Everything I do, the process of things , even though they may be VERY BIG and VERY hard to do that I have done, such as quitting heroin, quitting drugs, quitting any drug I did on a DIME... I don't notice how big it was, I don't take it in and it is as if I just climbed a mountain, stayed at the peak of it for a second, noticed the next mountain and started going down the one I was at and onto the next one without appreciating how hard it was to get to the top of the last.
An example of this would be how I chose, myself, to get off of Suboxone 2 weeks ago. I told myself I will do it, and I did. I ordered Kratom and I haven't taken Suboxone once since 14days ago and I have been doing amazing with it. I also have been learning guitar furiously and improving immensely in the 4 months I have been playing, but I don't notice the process of everything.
Through-out all of this... all of the drugs, what they did to my brain and mood, one of my very good friends died in October 2012. I woke up to hear on the phone from my best friend, -name- died last night..... it was devastating. To hear someone so close to me had DIED, to experience DEATH already... while going through everything I have been. THEN a month later, my dog that I loved more than anyone outside of my family, more than anyone could possibly imagine, she was MY dog, a yellow lab, 11 years old. I loved her so much, she was with me through everything and always there for me and just typing makes my eyes water... she had to get her leg amputated from a cancerous tumor. She survived for 2 months, was able to swim in the pool (her favorite thing to do) before we had to close it... then one day I was in the bathroom, she had been breathing very heavily and her heart beating fast the past 2 days (the vet wouldn't be back till Wed. and it was Tues.) my parents scream my name, I run out and they are crying and she is on the floor.. not breathing and I run as fast as I can and start trying to give her CPR and look at her.. I hear one last heart beat and look in her eyes and tell her "Its okay Honey, I love you so much" and she was gone.... right in my arms, in front of my eyes. .....
I have come to terms in the best way possible with that situation, though I still can't think of it without crying. But those TWO deaths, one of them having to SEE a living thing go from life to death , it really fucked me up. It makes me think differently, or did. It made me think.. everything will die, my dad will, my best friends, my mom, and brothers. I will have to watch it all. THis right now.. what I see and do ... it just.. won't be here? And it is so hard for me to know that and just accept it and live it also.

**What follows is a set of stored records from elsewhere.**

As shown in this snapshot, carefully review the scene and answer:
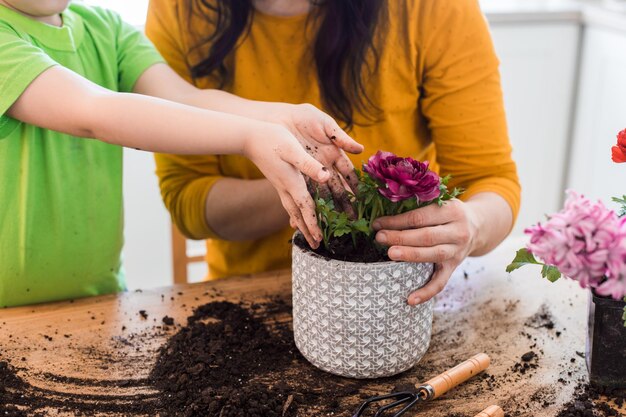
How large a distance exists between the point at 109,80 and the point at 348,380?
0.65 metres

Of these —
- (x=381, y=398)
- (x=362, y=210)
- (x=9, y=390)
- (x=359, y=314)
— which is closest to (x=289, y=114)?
(x=362, y=210)

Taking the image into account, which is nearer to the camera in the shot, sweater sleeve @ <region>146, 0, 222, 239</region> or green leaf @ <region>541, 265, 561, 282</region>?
green leaf @ <region>541, 265, 561, 282</region>

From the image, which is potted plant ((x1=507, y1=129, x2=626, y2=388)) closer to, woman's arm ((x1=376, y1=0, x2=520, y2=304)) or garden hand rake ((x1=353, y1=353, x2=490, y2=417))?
garden hand rake ((x1=353, y1=353, x2=490, y2=417))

So.... I really have no idea if I am actually DEPRESSED to the point where I would need "anti-depressants" , or if it is from everything in my past years. The years of being high, the crash of my life, the disappointment of myself, the lack of learning life skills, the many, many drugs I did in short time that my brain has not yet recovered from and I have not let it. The Depersonalization and my tension headaches. The after effects of not being on suboxone anymore, the deaths of 2 in 2 months. Basically all the drugs/alcohol effecting my thinking/mood and the events leading up to now.. I don't know whether those are fueled by depression or cause a temporary depression in which will go away as I learn and move forward... but it is very hard.
SOrry for the long post, but it all is necessary. It is impossible for me to take a "self-test" cause the questions have variables for me. I don't eat much cause Adderall makes me not eat. I can't sleep easy cause drugs made me sleep, etc.
Thank you for whoever does read this and responds.